Kennedy notified Dr. John Wong and Dr. Esa Davis that their appointments were being terminated before the end of their multiyear terms. The letters also encouraged them to reapply for roles on the panel, according to the AP account.

The U.S. Preventive Services Task Force, created in the 1980s, is made up of experts who evaluate the latest evidence behind a wide range of prevention tools. The panel reviews research on topics including depression screenings and the use of statins to help prevent heart attacks, and it assigns letter grades that reflect the strength of the science.

Under the Affordable Care Act, most insurance plans must cover preventive services that receive an “A” or “B” grade without requiring a co-pay.
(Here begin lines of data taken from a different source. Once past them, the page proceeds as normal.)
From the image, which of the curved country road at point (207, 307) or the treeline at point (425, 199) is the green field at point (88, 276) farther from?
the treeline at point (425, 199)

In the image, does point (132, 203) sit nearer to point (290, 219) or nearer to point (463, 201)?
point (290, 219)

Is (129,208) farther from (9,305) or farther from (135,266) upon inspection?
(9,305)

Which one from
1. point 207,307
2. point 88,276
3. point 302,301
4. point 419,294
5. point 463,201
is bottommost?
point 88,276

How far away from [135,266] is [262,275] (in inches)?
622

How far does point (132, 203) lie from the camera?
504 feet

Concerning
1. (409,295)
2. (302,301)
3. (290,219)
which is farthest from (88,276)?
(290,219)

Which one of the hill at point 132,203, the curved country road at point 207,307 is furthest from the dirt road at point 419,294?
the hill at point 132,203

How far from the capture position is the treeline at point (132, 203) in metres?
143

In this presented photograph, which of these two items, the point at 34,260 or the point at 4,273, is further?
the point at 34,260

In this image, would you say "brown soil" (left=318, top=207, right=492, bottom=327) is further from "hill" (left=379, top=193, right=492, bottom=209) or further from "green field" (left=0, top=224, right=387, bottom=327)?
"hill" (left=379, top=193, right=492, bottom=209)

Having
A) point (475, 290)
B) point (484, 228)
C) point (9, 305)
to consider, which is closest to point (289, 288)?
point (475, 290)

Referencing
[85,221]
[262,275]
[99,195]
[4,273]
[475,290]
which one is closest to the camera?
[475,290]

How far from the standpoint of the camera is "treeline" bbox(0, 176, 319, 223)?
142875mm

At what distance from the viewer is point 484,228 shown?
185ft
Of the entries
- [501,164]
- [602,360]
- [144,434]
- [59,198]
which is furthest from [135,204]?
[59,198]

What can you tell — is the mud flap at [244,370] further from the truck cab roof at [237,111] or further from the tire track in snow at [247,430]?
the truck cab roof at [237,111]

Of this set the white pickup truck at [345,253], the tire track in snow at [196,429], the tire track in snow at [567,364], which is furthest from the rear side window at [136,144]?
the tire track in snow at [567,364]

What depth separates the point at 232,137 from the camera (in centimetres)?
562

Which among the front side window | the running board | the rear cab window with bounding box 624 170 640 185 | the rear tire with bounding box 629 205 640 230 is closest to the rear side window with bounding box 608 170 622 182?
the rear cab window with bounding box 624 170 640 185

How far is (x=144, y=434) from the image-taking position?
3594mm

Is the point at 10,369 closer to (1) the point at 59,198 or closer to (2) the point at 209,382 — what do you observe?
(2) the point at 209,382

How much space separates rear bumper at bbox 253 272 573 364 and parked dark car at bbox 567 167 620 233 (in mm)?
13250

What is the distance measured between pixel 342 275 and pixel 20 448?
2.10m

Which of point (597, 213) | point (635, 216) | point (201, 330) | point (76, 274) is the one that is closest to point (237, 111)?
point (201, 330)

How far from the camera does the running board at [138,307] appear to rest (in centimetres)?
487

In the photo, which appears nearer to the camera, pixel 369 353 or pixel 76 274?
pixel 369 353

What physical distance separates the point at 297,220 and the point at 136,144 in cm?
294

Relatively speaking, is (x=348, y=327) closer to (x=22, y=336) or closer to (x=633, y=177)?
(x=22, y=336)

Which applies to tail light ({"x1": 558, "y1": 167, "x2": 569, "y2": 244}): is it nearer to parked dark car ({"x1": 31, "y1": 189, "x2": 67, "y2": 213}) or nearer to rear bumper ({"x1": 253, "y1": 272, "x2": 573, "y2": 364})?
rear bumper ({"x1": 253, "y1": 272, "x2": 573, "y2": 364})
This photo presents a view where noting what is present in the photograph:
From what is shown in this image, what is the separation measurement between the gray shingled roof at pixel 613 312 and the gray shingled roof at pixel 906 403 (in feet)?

That linkage ties the task force’s recommendations directly to what many patients experience at the point of care.

Over the past year, Kennedy’s Department of Health and Human Services largely sidelined the task force, postponing scheduled public meetings. The postponements left some expected updates, including on cervical cancer screening and other topics such as maternal depression, in limbo.

In the letters, Kennedy did not provide an explanation that made the reason for the firings clear. The AP reported that Kennedy wrote that Wong and Davis had advanced the task force’s work “to improve the health of Americans,” and that he was reviewing task force appointments “to ensure clarity, continuity and confidence” in HHS oversight.

The firings were first reported by The New York Times, according to the AP. An HHS spokesman did not respond to questions from reporters about why the two doctors were ousted.

Kennedy has previously described changes to the task force, telling lawmakers last month that he was reforming it and calling it “lackadaisical.” He said the changes were intended to make the panel meet more frequently and to add “transparency,” while the task force itself holds public meetings, opens draft guidelines to public comment before finalizing them, and publishes the scientific evidence that supports its recommendations.

Some health advocates had warned that Kennedy might replace the expert panel with less experienced political appointees, similar to actions he took involving other advisory bodies. Former task force chairman Dr. Michael Silverstein, a pediatrician, said the lack of access to the task force’s final cervical cancer screening update and steps to update recommendations about maternal depression reflected government interference, describing it as “a level of government intrusion into scientific processes that I’ve not experienced in my 10 years on the task force.”

Aaron Carroll of the nonpartisan AcademyHealth said the panel is designed with staggered terms so that health secretaries can regularly appoint new members and make their mark without upending the task force’s structure. The immediate departures announced May 11 follow that pattern of appointments, but they also come after a year during which scheduled public meetings were delayed.